In 1822, William Ashley & Andrew Henry began posting the now famous ads seeking the 100 enterprising young men to ascend the Missouri River to its source. Ashley was the businessman behind the operations while Henry was the field commander. Henry had knowledge of the fur business and had been to the Snake River area in 1811.

Berry describes Ashley as being a cautious and an ambitious man. He was in his mid forties at this time, and becoming known as a great adventurer would probably be considered ludicrous by Ashley. He picked good men to do the job, but when those he had hired were unable to do the job or when, as Henry did, retired from the business, he went into the field and personally led the expeditions. As a result of these explorations, he made his place in history and helped open the lands west of the Rockies to the new country of the United States.

In 1822, the new company of Ashley and Henry attempted to send three keelboats up the Missouri River. Henry led the first of the three all the way to the mouth of the Yellowstone and built a post that later became known as Fort Henry. This expedition consisted of 150 men, 60 horses and one keelboat. The second keelboat met disaster and sunk with all the provisions onboard for a loss of $10,000. Ashley then made the decision to lead the expedition with the third boat to meet Henry.

After reaching the Yellowstone and delivering his supplies and men, Ashley immediately returned to St. Louis to start building the supply expedition for the men now stationed at Fort Henry. Jedediah Smith and a small group of men accompanied Ashley downriver.

In 1823, Ashley made another expedition up the Missouri. At the Arikara Villages near today's Pierre, South Dakota, the expedition ran into trouble.

In my research, it appears that Ashley generally had good relations with the Indians, with the exception of the Arikaras. The evidence points to the fact that he tried to trade with the Indians, if given a chance, and relied upon them for information, horses and food. In fact, Ashley and his men in the other expeditions often camped with or near Indian villages. Ashley seemed most impressed with the Shoshone. He did have trouble with the Crows, though, when they stole some of his horses.

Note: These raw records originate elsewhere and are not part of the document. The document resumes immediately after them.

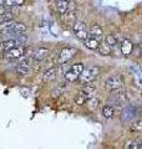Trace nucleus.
<instances>
[{
    "instance_id": "a878e982",
    "label": "nucleus",
    "mask_w": 142,
    "mask_h": 149,
    "mask_svg": "<svg viewBox=\"0 0 142 149\" xmlns=\"http://www.w3.org/2000/svg\"><path fill=\"white\" fill-rule=\"evenodd\" d=\"M10 20H13V13L10 10L6 11V13L0 14V24L6 22V21H10Z\"/></svg>"
},
{
    "instance_id": "39448f33",
    "label": "nucleus",
    "mask_w": 142,
    "mask_h": 149,
    "mask_svg": "<svg viewBox=\"0 0 142 149\" xmlns=\"http://www.w3.org/2000/svg\"><path fill=\"white\" fill-rule=\"evenodd\" d=\"M105 85H106V87L110 91L118 90V88H121L122 86H124V78H122L121 76H118V74H115V76H110L106 80Z\"/></svg>"
},
{
    "instance_id": "0eeeda50",
    "label": "nucleus",
    "mask_w": 142,
    "mask_h": 149,
    "mask_svg": "<svg viewBox=\"0 0 142 149\" xmlns=\"http://www.w3.org/2000/svg\"><path fill=\"white\" fill-rule=\"evenodd\" d=\"M76 54H77V50L75 47H70V46L64 47L63 50H61L60 55H59V63H66L69 60L72 58Z\"/></svg>"
},
{
    "instance_id": "20e7f679",
    "label": "nucleus",
    "mask_w": 142,
    "mask_h": 149,
    "mask_svg": "<svg viewBox=\"0 0 142 149\" xmlns=\"http://www.w3.org/2000/svg\"><path fill=\"white\" fill-rule=\"evenodd\" d=\"M110 100L113 101L115 103L124 104V103H126V102H129V96H127V92L122 90V87H121V88H118V90L111 91Z\"/></svg>"
},
{
    "instance_id": "9b49d317",
    "label": "nucleus",
    "mask_w": 142,
    "mask_h": 149,
    "mask_svg": "<svg viewBox=\"0 0 142 149\" xmlns=\"http://www.w3.org/2000/svg\"><path fill=\"white\" fill-rule=\"evenodd\" d=\"M15 46H19L15 39H6L5 41H3V42L0 44V51H1V52H6V51L11 50L13 47H15Z\"/></svg>"
},
{
    "instance_id": "f03ea898",
    "label": "nucleus",
    "mask_w": 142,
    "mask_h": 149,
    "mask_svg": "<svg viewBox=\"0 0 142 149\" xmlns=\"http://www.w3.org/2000/svg\"><path fill=\"white\" fill-rule=\"evenodd\" d=\"M95 90H96V88H95L93 86H90V85L85 86L84 90L79 92L77 97H76V98H75V102H76L77 104H80V106L85 104V103H86V101L90 98V97H92V95H93Z\"/></svg>"
},
{
    "instance_id": "aec40b11",
    "label": "nucleus",
    "mask_w": 142,
    "mask_h": 149,
    "mask_svg": "<svg viewBox=\"0 0 142 149\" xmlns=\"http://www.w3.org/2000/svg\"><path fill=\"white\" fill-rule=\"evenodd\" d=\"M97 51H98V52H100V55H102V56H108V55H111L112 47H111V46H108L107 44H103V45L98 46Z\"/></svg>"
},
{
    "instance_id": "423d86ee",
    "label": "nucleus",
    "mask_w": 142,
    "mask_h": 149,
    "mask_svg": "<svg viewBox=\"0 0 142 149\" xmlns=\"http://www.w3.org/2000/svg\"><path fill=\"white\" fill-rule=\"evenodd\" d=\"M26 52V50L24 46H15V47H13L11 50L6 51V52H4V57L8 58V60H18V58H21L22 55Z\"/></svg>"
},
{
    "instance_id": "412c9836",
    "label": "nucleus",
    "mask_w": 142,
    "mask_h": 149,
    "mask_svg": "<svg viewBox=\"0 0 142 149\" xmlns=\"http://www.w3.org/2000/svg\"><path fill=\"white\" fill-rule=\"evenodd\" d=\"M105 41H106V44L108 46H111V47H115V46L118 45V40H117V37L115 35H107Z\"/></svg>"
},
{
    "instance_id": "f257e3e1",
    "label": "nucleus",
    "mask_w": 142,
    "mask_h": 149,
    "mask_svg": "<svg viewBox=\"0 0 142 149\" xmlns=\"http://www.w3.org/2000/svg\"><path fill=\"white\" fill-rule=\"evenodd\" d=\"M35 62H37V61H35L31 56L30 57H26V58H21V61L19 62L16 66V71L20 74H29L31 72L32 67H34Z\"/></svg>"
},
{
    "instance_id": "b1692460",
    "label": "nucleus",
    "mask_w": 142,
    "mask_h": 149,
    "mask_svg": "<svg viewBox=\"0 0 142 149\" xmlns=\"http://www.w3.org/2000/svg\"><path fill=\"white\" fill-rule=\"evenodd\" d=\"M65 80L67 82H75L79 80V74H76L75 72L71 71V70H69V71L65 73Z\"/></svg>"
},
{
    "instance_id": "dca6fc26",
    "label": "nucleus",
    "mask_w": 142,
    "mask_h": 149,
    "mask_svg": "<svg viewBox=\"0 0 142 149\" xmlns=\"http://www.w3.org/2000/svg\"><path fill=\"white\" fill-rule=\"evenodd\" d=\"M101 114H102L103 118L110 119V118H112L113 116H115V108H113L112 106H105V107H102Z\"/></svg>"
},
{
    "instance_id": "c756f323",
    "label": "nucleus",
    "mask_w": 142,
    "mask_h": 149,
    "mask_svg": "<svg viewBox=\"0 0 142 149\" xmlns=\"http://www.w3.org/2000/svg\"><path fill=\"white\" fill-rule=\"evenodd\" d=\"M140 49H141V52H142V42H141V45H140Z\"/></svg>"
},
{
    "instance_id": "ddd939ff",
    "label": "nucleus",
    "mask_w": 142,
    "mask_h": 149,
    "mask_svg": "<svg viewBox=\"0 0 142 149\" xmlns=\"http://www.w3.org/2000/svg\"><path fill=\"white\" fill-rule=\"evenodd\" d=\"M84 45L86 46L89 50H97L98 46H100V41L97 39H95V37H87V39L84 40Z\"/></svg>"
},
{
    "instance_id": "4468645a",
    "label": "nucleus",
    "mask_w": 142,
    "mask_h": 149,
    "mask_svg": "<svg viewBox=\"0 0 142 149\" xmlns=\"http://www.w3.org/2000/svg\"><path fill=\"white\" fill-rule=\"evenodd\" d=\"M55 8L60 14H66L69 10V1L67 0H56Z\"/></svg>"
},
{
    "instance_id": "7c9ffc66",
    "label": "nucleus",
    "mask_w": 142,
    "mask_h": 149,
    "mask_svg": "<svg viewBox=\"0 0 142 149\" xmlns=\"http://www.w3.org/2000/svg\"><path fill=\"white\" fill-rule=\"evenodd\" d=\"M67 1H69V0H67Z\"/></svg>"
},
{
    "instance_id": "6ab92c4d",
    "label": "nucleus",
    "mask_w": 142,
    "mask_h": 149,
    "mask_svg": "<svg viewBox=\"0 0 142 149\" xmlns=\"http://www.w3.org/2000/svg\"><path fill=\"white\" fill-rule=\"evenodd\" d=\"M126 148L129 149H142V139L137 138V139H134L126 144Z\"/></svg>"
},
{
    "instance_id": "393cba45",
    "label": "nucleus",
    "mask_w": 142,
    "mask_h": 149,
    "mask_svg": "<svg viewBox=\"0 0 142 149\" xmlns=\"http://www.w3.org/2000/svg\"><path fill=\"white\" fill-rule=\"evenodd\" d=\"M25 0H4V5H6L9 8L11 6H20L24 4Z\"/></svg>"
},
{
    "instance_id": "9d476101",
    "label": "nucleus",
    "mask_w": 142,
    "mask_h": 149,
    "mask_svg": "<svg viewBox=\"0 0 142 149\" xmlns=\"http://www.w3.org/2000/svg\"><path fill=\"white\" fill-rule=\"evenodd\" d=\"M89 36L95 37V39H97L98 41H100L102 39V36H103L102 27L100 25H92L91 27H90V30H89Z\"/></svg>"
},
{
    "instance_id": "5701e85b",
    "label": "nucleus",
    "mask_w": 142,
    "mask_h": 149,
    "mask_svg": "<svg viewBox=\"0 0 142 149\" xmlns=\"http://www.w3.org/2000/svg\"><path fill=\"white\" fill-rule=\"evenodd\" d=\"M14 39L16 40V42H18V45H20V46H24L26 42H27V35L25 34V32H22V34H19V35H16Z\"/></svg>"
},
{
    "instance_id": "c85d7f7f",
    "label": "nucleus",
    "mask_w": 142,
    "mask_h": 149,
    "mask_svg": "<svg viewBox=\"0 0 142 149\" xmlns=\"http://www.w3.org/2000/svg\"><path fill=\"white\" fill-rule=\"evenodd\" d=\"M72 29H74V31L84 30V29H86V24H85V22H82V21H76V22H74Z\"/></svg>"
},
{
    "instance_id": "2eb2a0df",
    "label": "nucleus",
    "mask_w": 142,
    "mask_h": 149,
    "mask_svg": "<svg viewBox=\"0 0 142 149\" xmlns=\"http://www.w3.org/2000/svg\"><path fill=\"white\" fill-rule=\"evenodd\" d=\"M56 76V70L54 67H49V68H46L44 73H42V80H44L45 82H49L51 80H54Z\"/></svg>"
},
{
    "instance_id": "f8f14e48",
    "label": "nucleus",
    "mask_w": 142,
    "mask_h": 149,
    "mask_svg": "<svg viewBox=\"0 0 142 149\" xmlns=\"http://www.w3.org/2000/svg\"><path fill=\"white\" fill-rule=\"evenodd\" d=\"M120 47H121V52L124 54L125 56H129V55H131V54H132V51H134V45H132L131 41L126 40V39H125V40L121 42Z\"/></svg>"
},
{
    "instance_id": "7ed1b4c3",
    "label": "nucleus",
    "mask_w": 142,
    "mask_h": 149,
    "mask_svg": "<svg viewBox=\"0 0 142 149\" xmlns=\"http://www.w3.org/2000/svg\"><path fill=\"white\" fill-rule=\"evenodd\" d=\"M97 74H98V68L92 66V67L84 68V71L81 72V74H80L79 78H80V81H81L82 83H90L97 77Z\"/></svg>"
},
{
    "instance_id": "f3484780",
    "label": "nucleus",
    "mask_w": 142,
    "mask_h": 149,
    "mask_svg": "<svg viewBox=\"0 0 142 149\" xmlns=\"http://www.w3.org/2000/svg\"><path fill=\"white\" fill-rule=\"evenodd\" d=\"M65 90H66V83H60V85H58L51 91V97H53V98H58V97L63 95Z\"/></svg>"
},
{
    "instance_id": "cd10ccee",
    "label": "nucleus",
    "mask_w": 142,
    "mask_h": 149,
    "mask_svg": "<svg viewBox=\"0 0 142 149\" xmlns=\"http://www.w3.org/2000/svg\"><path fill=\"white\" fill-rule=\"evenodd\" d=\"M131 129H132V130H138V132H141V130H142V119L135 120V122L131 124Z\"/></svg>"
},
{
    "instance_id": "bb28decb",
    "label": "nucleus",
    "mask_w": 142,
    "mask_h": 149,
    "mask_svg": "<svg viewBox=\"0 0 142 149\" xmlns=\"http://www.w3.org/2000/svg\"><path fill=\"white\" fill-rule=\"evenodd\" d=\"M75 36L77 37L79 40H85V39H87L89 37V32L86 29H84V30H79V31H75Z\"/></svg>"
},
{
    "instance_id": "4be33fe9",
    "label": "nucleus",
    "mask_w": 142,
    "mask_h": 149,
    "mask_svg": "<svg viewBox=\"0 0 142 149\" xmlns=\"http://www.w3.org/2000/svg\"><path fill=\"white\" fill-rule=\"evenodd\" d=\"M84 65L81 62H79V63H74V65H71V67L69 70H71L72 72H75L76 74H79V77H80V74H81V72L84 71Z\"/></svg>"
},
{
    "instance_id": "a211bd4d",
    "label": "nucleus",
    "mask_w": 142,
    "mask_h": 149,
    "mask_svg": "<svg viewBox=\"0 0 142 149\" xmlns=\"http://www.w3.org/2000/svg\"><path fill=\"white\" fill-rule=\"evenodd\" d=\"M98 103H100V101H98L97 98H95V97H90V98L86 101V106H87V108L90 111H95L98 107Z\"/></svg>"
},
{
    "instance_id": "1a4fd4ad",
    "label": "nucleus",
    "mask_w": 142,
    "mask_h": 149,
    "mask_svg": "<svg viewBox=\"0 0 142 149\" xmlns=\"http://www.w3.org/2000/svg\"><path fill=\"white\" fill-rule=\"evenodd\" d=\"M49 54H50L49 49H46V47H37V49H35L34 51H32L31 57L34 58L35 61L41 62V61H44L45 58H47Z\"/></svg>"
},
{
    "instance_id": "6e6552de",
    "label": "nucleus",
    "mask_w": 142,
    "mask_h": 149,
    "mask_svg": "<svg viewBox=\"0 0 142 149\" xmlns=\"http://www.w3.org/2000/svg\"><path fill=\"white\" fill-rule=\"evenodd\" d=\"M136 113H137V111L134 106H131V104L126 106L121 112V120L122 122H130V120H132L136 117Z\"/></svg>"
}]
</instances>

In 1824, Andrew Henry retired and Ashley was left without his field commander. Once again, William Ashley was forced by the circumstances to unexpectedly lead an expedition into the mountains. The goal was the reach the Three Forks area in the Rocky Mountains. After his experience the year before with the Arikaras up the Missouri and since they were surely sore after Pilcher's men burned their villages, Ashley decided to go overland this time. This expedition, which lasted from Nov. 3, 1824 through Oct. 4, 1825 is the one where Ashley made his place in history.

Ashley went up alongside the Missouri River, then up the Platte River and finally the South Platte River until it reached the Front Range of the Rockies. At this point, he headed in a northwesterly direction until he reached the wide and sandy pass that is now known as South Pass in southwestern Wyoming. This pass at 7,000 ft. remained snow free longer than the mountains on either side.

The Rocky Moutains presented a major detriment to western settlement. Much of Ashley's route from St. Louis and through South Pass later became the Oregon Trail which led to the California Trail. The tracks left by the wagon that Ashley had on the expedition were later used by the first wagon trains as they made their way across the country in a migration that saw hundreds of thousands of settlers move west. The Pony Express came through South Pass in 1860 as well as the Mormons that settled Utah earlier in 1847.

All of this trailblazing was being accomplished by the ambitous, but reluctant adventurer, William Ashley. Lewis and Clark had crossed the Rockies, but they made their crossing farther north near where Yellowstone is located and much too far north to be considered a viable route for the settlers.